The key to these lines is to provide them the story they deserve. Good memoir writing requires that you respect the worth of your wisdom and contextualize the moments of transcendence for us so that when we get to one, we feel the full power of the work you did to know this great truth.
So, go on: Write those great lines, and then give them the tale they deserve.
Photo by Glenn Carstens-Peters on Unsplash
MaryAnn Smith says
Hi Marion! Question: I’m assuming that it’s a million times better if that one line is an original zinger, but what if it’s not? In fact, what if it’s cliche, yet can pretty much sum up your whole argument?
marion says
Hi there.
Little in life is original or a great zinger. Far more damage is done in the everyday cliche.
Go with what you’ve got.
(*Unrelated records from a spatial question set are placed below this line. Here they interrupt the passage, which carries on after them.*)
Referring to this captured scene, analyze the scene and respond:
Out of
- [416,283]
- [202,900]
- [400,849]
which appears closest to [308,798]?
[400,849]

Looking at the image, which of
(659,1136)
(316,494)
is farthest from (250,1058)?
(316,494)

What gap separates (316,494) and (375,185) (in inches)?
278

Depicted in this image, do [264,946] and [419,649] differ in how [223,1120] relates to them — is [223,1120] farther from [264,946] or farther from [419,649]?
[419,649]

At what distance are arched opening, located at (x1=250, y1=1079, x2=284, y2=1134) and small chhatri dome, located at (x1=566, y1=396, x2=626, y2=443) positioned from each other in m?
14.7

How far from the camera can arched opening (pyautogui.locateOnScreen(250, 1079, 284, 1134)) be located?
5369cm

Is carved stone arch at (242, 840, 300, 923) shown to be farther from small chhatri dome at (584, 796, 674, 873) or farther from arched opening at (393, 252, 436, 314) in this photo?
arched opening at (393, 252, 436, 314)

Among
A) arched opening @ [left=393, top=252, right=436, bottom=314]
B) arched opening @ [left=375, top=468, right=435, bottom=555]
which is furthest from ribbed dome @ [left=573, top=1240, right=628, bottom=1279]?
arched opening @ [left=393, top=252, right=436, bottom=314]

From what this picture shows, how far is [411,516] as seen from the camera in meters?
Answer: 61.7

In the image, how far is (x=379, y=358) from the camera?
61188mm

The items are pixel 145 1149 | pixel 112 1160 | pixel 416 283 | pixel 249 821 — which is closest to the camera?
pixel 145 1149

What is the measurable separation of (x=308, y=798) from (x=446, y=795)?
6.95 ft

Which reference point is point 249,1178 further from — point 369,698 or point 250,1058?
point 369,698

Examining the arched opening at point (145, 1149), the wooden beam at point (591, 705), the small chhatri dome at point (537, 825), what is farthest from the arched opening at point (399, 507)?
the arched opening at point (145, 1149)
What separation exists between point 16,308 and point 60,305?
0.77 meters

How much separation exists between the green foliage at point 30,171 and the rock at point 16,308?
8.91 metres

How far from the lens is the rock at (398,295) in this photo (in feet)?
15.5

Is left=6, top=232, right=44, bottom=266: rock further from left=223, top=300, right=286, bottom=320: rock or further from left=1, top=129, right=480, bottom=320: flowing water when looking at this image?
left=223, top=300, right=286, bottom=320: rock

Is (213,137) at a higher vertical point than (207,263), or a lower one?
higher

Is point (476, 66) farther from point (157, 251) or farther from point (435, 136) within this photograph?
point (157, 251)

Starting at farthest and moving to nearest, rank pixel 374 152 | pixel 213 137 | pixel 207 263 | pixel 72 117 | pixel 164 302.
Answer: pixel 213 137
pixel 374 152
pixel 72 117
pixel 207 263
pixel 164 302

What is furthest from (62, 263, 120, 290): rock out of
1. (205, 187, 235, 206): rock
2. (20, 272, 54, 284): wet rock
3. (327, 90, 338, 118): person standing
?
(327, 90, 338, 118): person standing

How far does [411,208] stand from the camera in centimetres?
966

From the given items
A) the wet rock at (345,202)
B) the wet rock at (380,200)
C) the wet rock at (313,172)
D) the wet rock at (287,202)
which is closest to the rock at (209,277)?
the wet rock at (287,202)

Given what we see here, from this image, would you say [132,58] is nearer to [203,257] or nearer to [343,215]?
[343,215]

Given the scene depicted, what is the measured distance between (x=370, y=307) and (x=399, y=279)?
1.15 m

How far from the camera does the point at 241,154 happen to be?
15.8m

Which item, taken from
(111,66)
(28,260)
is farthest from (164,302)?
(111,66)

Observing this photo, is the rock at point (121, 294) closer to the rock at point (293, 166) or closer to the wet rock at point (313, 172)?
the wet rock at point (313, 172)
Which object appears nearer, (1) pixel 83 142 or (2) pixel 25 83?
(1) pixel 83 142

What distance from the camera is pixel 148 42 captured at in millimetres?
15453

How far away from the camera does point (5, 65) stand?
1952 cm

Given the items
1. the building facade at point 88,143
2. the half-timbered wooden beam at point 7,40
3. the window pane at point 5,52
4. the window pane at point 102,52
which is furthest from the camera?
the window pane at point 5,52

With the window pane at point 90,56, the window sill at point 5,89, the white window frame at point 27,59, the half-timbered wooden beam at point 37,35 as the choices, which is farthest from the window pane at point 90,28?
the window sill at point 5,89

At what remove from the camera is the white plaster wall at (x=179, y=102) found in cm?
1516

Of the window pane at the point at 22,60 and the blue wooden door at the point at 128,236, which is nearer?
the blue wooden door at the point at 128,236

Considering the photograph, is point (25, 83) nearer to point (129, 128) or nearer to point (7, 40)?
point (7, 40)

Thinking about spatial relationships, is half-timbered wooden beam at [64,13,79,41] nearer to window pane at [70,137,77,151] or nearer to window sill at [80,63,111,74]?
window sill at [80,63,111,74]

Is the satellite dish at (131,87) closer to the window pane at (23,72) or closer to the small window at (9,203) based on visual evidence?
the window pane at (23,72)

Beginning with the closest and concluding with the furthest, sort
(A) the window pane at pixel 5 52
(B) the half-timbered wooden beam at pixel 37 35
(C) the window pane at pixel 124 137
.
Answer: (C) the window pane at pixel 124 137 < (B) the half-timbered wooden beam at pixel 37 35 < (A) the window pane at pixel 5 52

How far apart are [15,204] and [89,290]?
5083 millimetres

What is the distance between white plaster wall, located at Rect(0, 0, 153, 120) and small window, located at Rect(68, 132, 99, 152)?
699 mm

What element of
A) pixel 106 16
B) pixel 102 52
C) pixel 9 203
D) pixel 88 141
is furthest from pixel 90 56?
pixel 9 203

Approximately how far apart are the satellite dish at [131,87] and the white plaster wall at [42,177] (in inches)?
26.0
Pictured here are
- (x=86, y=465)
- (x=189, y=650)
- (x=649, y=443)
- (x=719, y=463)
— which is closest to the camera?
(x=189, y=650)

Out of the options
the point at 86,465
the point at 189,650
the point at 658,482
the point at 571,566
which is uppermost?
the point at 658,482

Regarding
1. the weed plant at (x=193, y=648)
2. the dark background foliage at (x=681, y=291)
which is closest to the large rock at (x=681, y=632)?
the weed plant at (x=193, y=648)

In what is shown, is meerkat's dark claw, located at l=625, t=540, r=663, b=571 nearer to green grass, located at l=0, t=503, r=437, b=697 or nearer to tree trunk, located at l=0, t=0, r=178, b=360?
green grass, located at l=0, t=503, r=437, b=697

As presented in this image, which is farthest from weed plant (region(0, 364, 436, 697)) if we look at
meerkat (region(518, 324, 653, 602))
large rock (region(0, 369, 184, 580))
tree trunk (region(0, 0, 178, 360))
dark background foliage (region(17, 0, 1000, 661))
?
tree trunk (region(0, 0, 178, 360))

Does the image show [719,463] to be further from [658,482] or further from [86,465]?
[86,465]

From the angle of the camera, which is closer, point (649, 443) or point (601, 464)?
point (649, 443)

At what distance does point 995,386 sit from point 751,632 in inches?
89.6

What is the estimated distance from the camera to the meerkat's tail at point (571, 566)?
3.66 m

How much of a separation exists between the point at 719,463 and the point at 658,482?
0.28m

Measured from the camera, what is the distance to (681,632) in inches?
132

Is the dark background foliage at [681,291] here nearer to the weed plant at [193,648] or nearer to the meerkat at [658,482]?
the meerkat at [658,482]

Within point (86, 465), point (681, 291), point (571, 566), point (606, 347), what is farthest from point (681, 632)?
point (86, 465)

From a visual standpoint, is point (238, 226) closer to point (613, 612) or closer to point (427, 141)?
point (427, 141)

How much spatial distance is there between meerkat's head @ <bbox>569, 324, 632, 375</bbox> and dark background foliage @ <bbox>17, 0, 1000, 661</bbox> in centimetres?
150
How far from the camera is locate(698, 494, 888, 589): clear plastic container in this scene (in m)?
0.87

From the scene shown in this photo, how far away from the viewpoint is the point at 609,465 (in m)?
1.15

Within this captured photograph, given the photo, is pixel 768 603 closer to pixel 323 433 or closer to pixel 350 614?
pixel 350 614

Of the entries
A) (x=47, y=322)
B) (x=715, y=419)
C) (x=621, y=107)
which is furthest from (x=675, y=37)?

Use it well.
JMWilson says
What if the one line is a comment – something hurtful – that’s been lodged in one’s memory and needs to be laid to rest?
marion says
I love this question.
So many people are operating from long-ago destructive fuel like this.
The key here is to set up for the reader where best to show the clever damage done by the phrase and how, if you do the work, you finally dig into it and release its power. We read memoir for transcendence. Remember that. We want to see how you learned what you now know.
If you have literally thought of that phrase every day since it was uttered, we need to know that early in the book. If, however, you remember it only in therapy, for instance, late in life, it becomes either the end of Act One aha! or the middle of Act Two provocation for real change.
All of this speaks to book structure and where and how to deploy what you know.
Write well.
Ida Switzer says
What if the line you keep hearing provokes your essential beliefs about family and the parent child bond?
marion says
Dear Ida,
What could be better than that?
Write well.
Best,
Marion
Sharon Lippincott says
“My mother and her emotions were not on speaking terms.” This line that immediately fed into a story has remained in surface awareness for years since then. Shall we call it a mind worm or a memory worm? An ear worm for words?
marion says
Gorgeous.
Word worm?
Sharon Lippincott says
That works. Or maybe story worm, since I hear it and it triggers the story that emerged the first time the words popped into mind.
marion says
Ooooh: Storyworm. Yes.
Mika says
This is very helpful. Now I understand that we do have the right to utter those aspirational bits of synthesized wisdom, but not to the expectation that our readers will just get it — we tend to forget that we didn’t get it ourselves before all we went through, and that the reader was not there! Thank you, Marion.